Is it necessary for every super star (think Anderson Cooper, Katie Couric, Diane Sawyer) and wannabe media personnality to be physically present beaming similar news and pious thoughts to the world – don’t their logistical requirements drain already hideously scarce resources? Where are all these people staying? What are they eating/drinking? How do they fuel their vehicles and helicopters in a country where the shortage of gas is critical? Can the beleaguered leaders of the rescue missions afford the time to answer the stock – and often inane – questions of every individual with a camera, microphone or laptop? We are all in favour of freedom of the press, but isn’t it time to re-think this picture?
Media is always a favorite topic and this item is much closer to home and Wednesday Night where we first heard from Beryl Wajsman about the planned bid for the Montreal Gazette, Ottawa Citizen and National Post which he has spearheaded, along with former Senator Jerry Grafstein and former Montreal Star Editor Ray Heard. As we all know, anything that Beryl is involved in is bound to be exciting – stay tuned!
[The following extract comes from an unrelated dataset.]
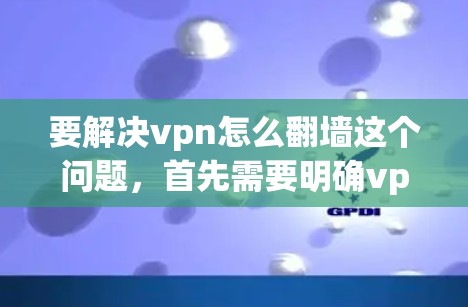 要解决vpn怎么翻墙这个问题，首先需要明确vpn在不同语境下的含义。以下是对不同情况的详细分析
This seems to be turning into a media discussion, so we will add one of the more bizarre developments of the week: Pope’s attacker says: I want Dan Brown to tell my story Would-be assassin emerges from prison demanding $7m for film and book deal – any bets that some organization (maybe not Dan Brown) will pony up?
We are not alone in believing that Stephen Harper must be quietly very pleased that the Haitian disaster – and the Canadian government’s more than adequate response, including the news that on January 25th Canada will host a major conference on long-term development for Haiti – has totally wiped the issue of prorogation off the media map in this country. And we will bet that his cabinet shuffle will attract little attention.
A final and lighter note is offered by Christopher Hitchens writing in Vanity Fair on The Other L-Word: Since, like, the 60s, and definitely since Clueless, one word has been, like, everywhere. Hitchens examines the, like, unstoppable onslaught of “like.”
Comments from a couple of Wednesday Nighters include: Astute, like, you know what I mean… and The next topic to consider is the genuine or affected stammer found sometimes among British academics. “You see” deserves at least a paragraph of its own.